Coaching the umpire itself.
Every lesson so far handed the umpire a better briefing. This one changes the umpire.
There are two ways to change how the umpire calls a match. You can coach it at the start of each one — a sharper briefing, a few worked examples, the right footage to hand. Everything from the earlier lessons was coaching: instructions given at the moment of the decision, then gone. The umpire walks off unchanged.
Or you can retrain the umpire — a full season in the nets. Fine-tuning runs the model over thousands of example calls and nudges its internal weights, so the new habits are baked in. Nothing needs saying at match time; the change travels inside the model wherever it goes.

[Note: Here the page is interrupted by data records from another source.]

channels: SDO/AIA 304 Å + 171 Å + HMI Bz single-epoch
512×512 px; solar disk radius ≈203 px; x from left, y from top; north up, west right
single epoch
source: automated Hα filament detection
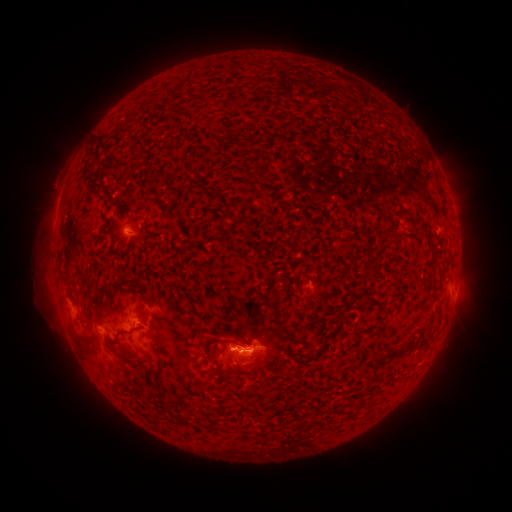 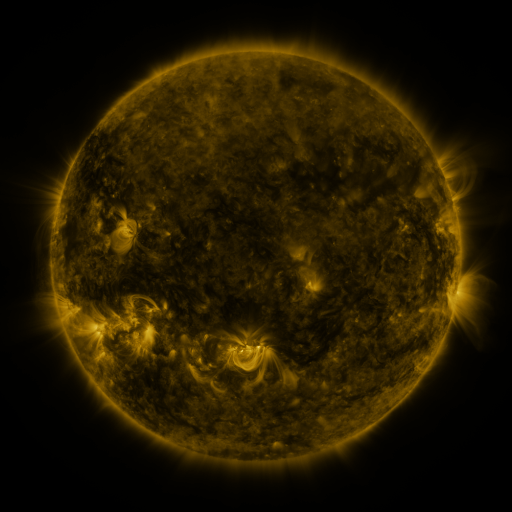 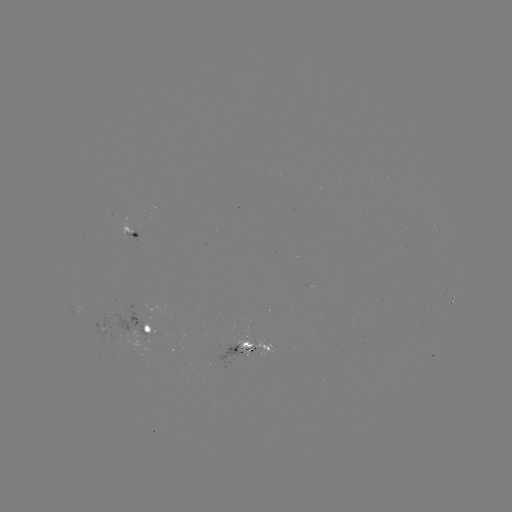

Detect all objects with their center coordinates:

So the order is settled: coach first, retrain only once coaching plateaus. Retraining is slow and costly, and the umpire that comes back is a different player — worth it only when a briefing keeps falling short. And mind the catch: retraining changes how the umpire calls, not what it knows. For facts that shift week to week you still retrieve them (RAG); you never fine-tune them in.
For each situation, make the call — coach it, retrain it, or look it up — then see if you chose the right lever.

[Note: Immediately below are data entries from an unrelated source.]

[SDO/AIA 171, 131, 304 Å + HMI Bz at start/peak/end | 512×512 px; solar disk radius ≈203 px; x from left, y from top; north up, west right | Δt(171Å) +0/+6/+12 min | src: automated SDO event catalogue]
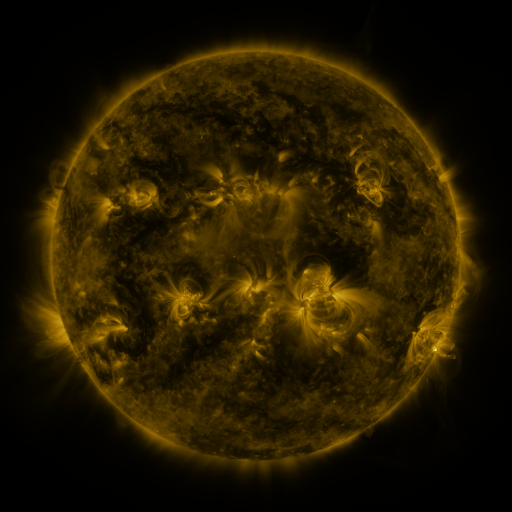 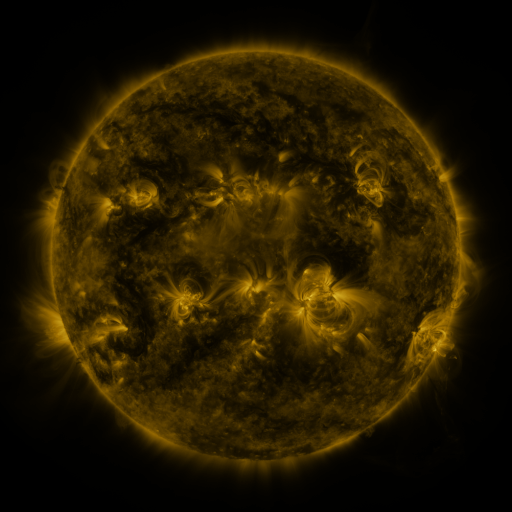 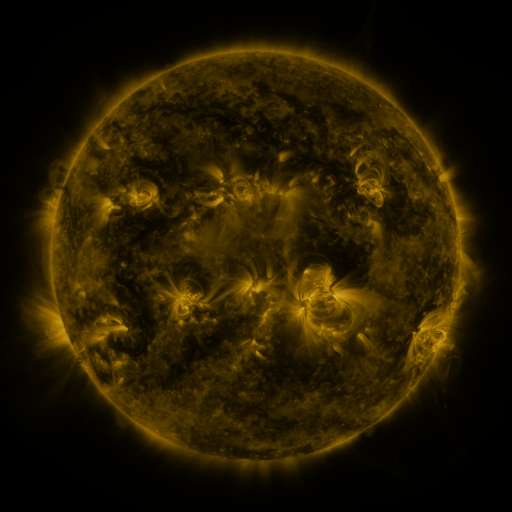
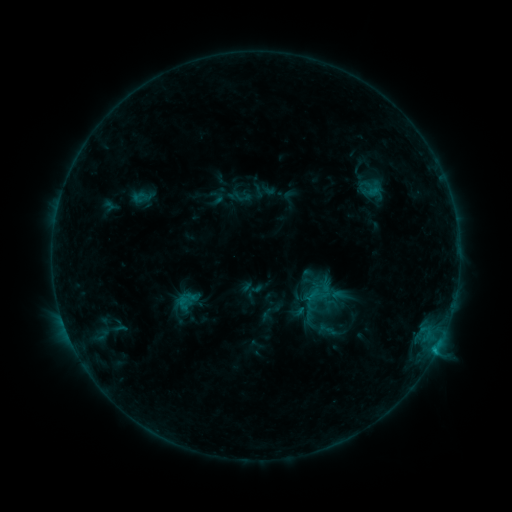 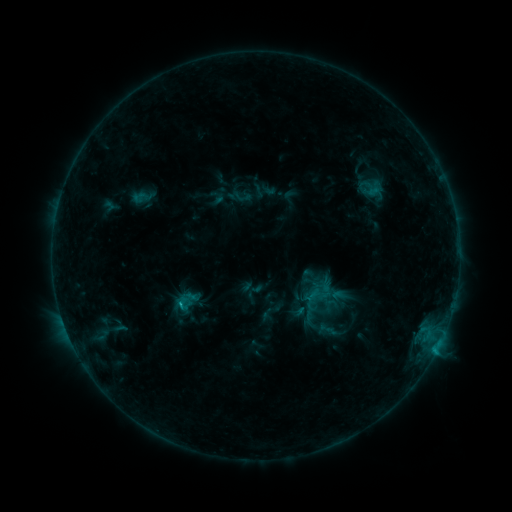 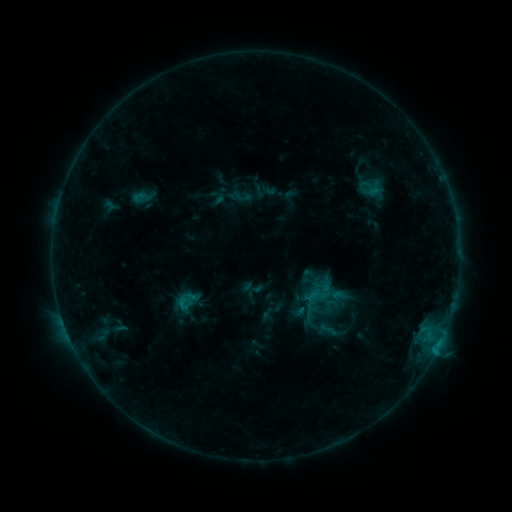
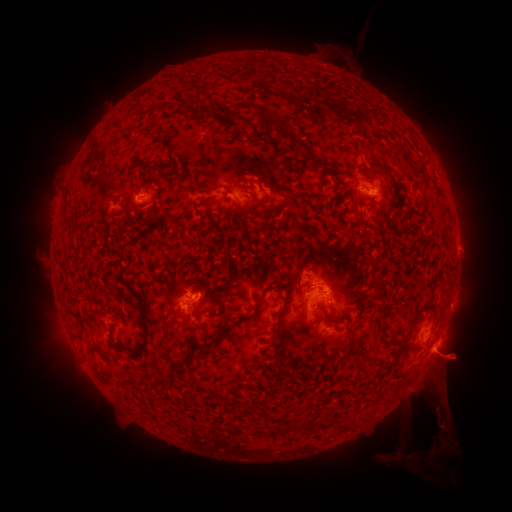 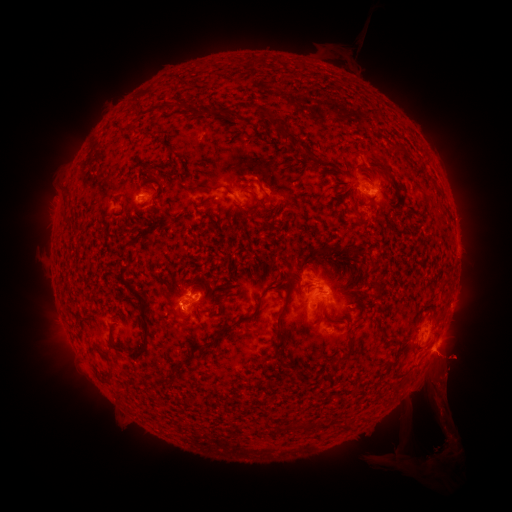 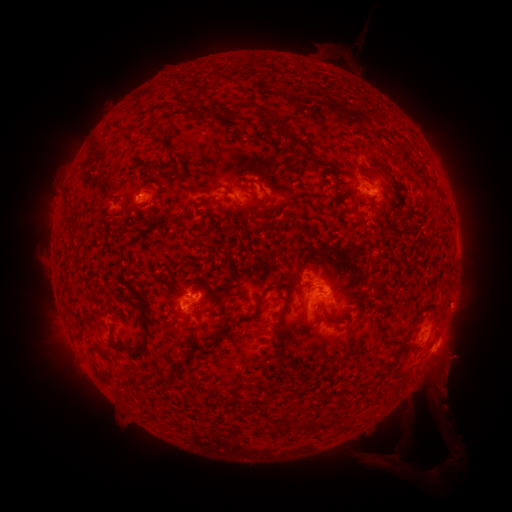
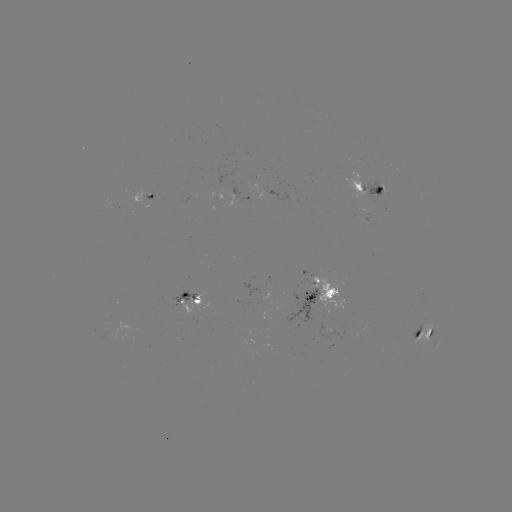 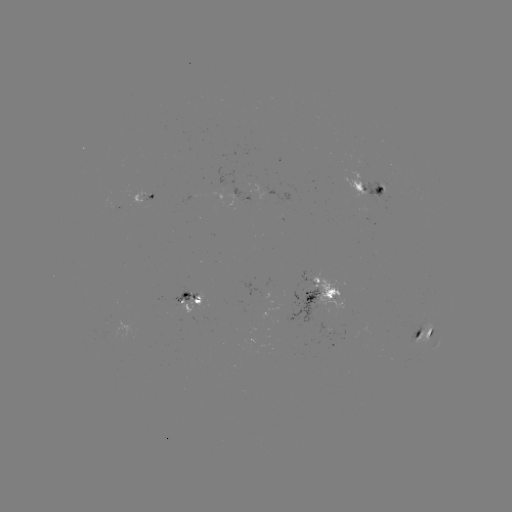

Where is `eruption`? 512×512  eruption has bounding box [418, 337, 480, 471].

Instruct first. Retrain only when you must.
Prompting and fine-tuning are two levers on the same model. Prompting shapes a single answer; fine-tuning reshapes the model's default by adjusting its weights over many examples — and the best of those examples come from human feedback on what a good call looks like, which is how the assistant models you use were taught to answer helpfully in the first place. Reach for prompting first: faster, cheaper, reversible. Fine-tune only when you need a behaviour or style to hold across every call, or a narrow task where the best prompts have plateaued.
Keep the three levers straight: prompt to change behaviour now, fine-tune to change behaviour for good, retrieve to change what it knows. Most problems are settled long before you touch the weights — and that is the whole course: the same umpire, coached well.